Au ministère de l’Intérieur belge, on salue également l’initiative, spécialement à titre préventif: «C’est quelque chose à développer, bien que cela soit principalement l’affaire de la police fédérale et du parquet», précise un porte-parole. Une source officielle de l’OTAN confirme, à demi-mot, que «les analystes en contre-terrorisme de l’Organisation utilisent un large spectre de données publiques (open source) pour leur travail».

Des civils jouant le rôle d’espions? Un ancien des services de renseignements et expert en matière de terrorisme tempère les succès de ces «chiens de garde» amateurs: «Leur impact au niveau opérationnel est difficile à évaluer, mais en termes analytique, leur travail est précieux et tend à ajouter un angle de vision supplémentaire par rapport aux services de renseignements officiels». Le hobby de Pieter Van Ostaeyen ne lui a pas apporté que de la reconnaissance. Menacé à plusieurs reprise au téléphone «avec un indicatif venant d’un téléphone portable turc», il est devenu plus prudent. «On m’appelait jusqu’à six fois par jour pour m’insulter et me menacer.» Un jour, il s’est même entendu dire: «On te fera la peau si tu reviens en Syrie. Mais cela ne va pas m’empêcher de continuer», assure-t-il.

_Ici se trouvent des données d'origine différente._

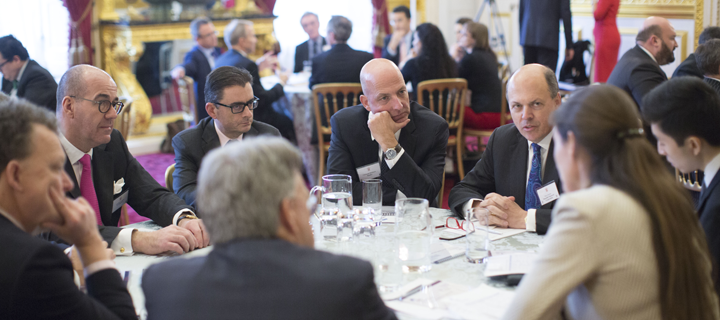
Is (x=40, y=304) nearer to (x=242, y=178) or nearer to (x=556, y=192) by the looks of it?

Continuer les filatures virtuelles, identifier les départs suspects et poursuivre la prévention, tels sont les objectifs de Pieter Van Ostaeyen même s’il estime qu’arrêter les flux incessants et en constante augmentation de combattants amateurs vers le Moyen-Orient s’apparente à une mission impossible. «Nous avons complètement raté le coche, note le Belge. A présent, nous rapportons ce que nous voyons. Et que voyons-nous? Un Etat islamique autoproclamé utilisant la rhétorique des contre-croisades contre l’Occident. La première vague de combattants étrangers est partie se battre contre le régime d’Assad. Aujourd’hui, la seconde vague part pour adhérer à Daech. Beaucoup passeront malheureusement sous le radar des autorités. L’Occident a laissé cette situation se perpétuer et nous avons créé un démon, qui nous nargue par-dessus notre épaule, sans pouvoir nous en débarrasser».

Sur ces mots, Pieter soupire longuement, toussote et laisse son attention se porter vers les dossiers qui s’entassent sur sa table basse. Après un long silence, il conclut de la même manière qu’il a commencé: «J’ai encore beaucoup de travail».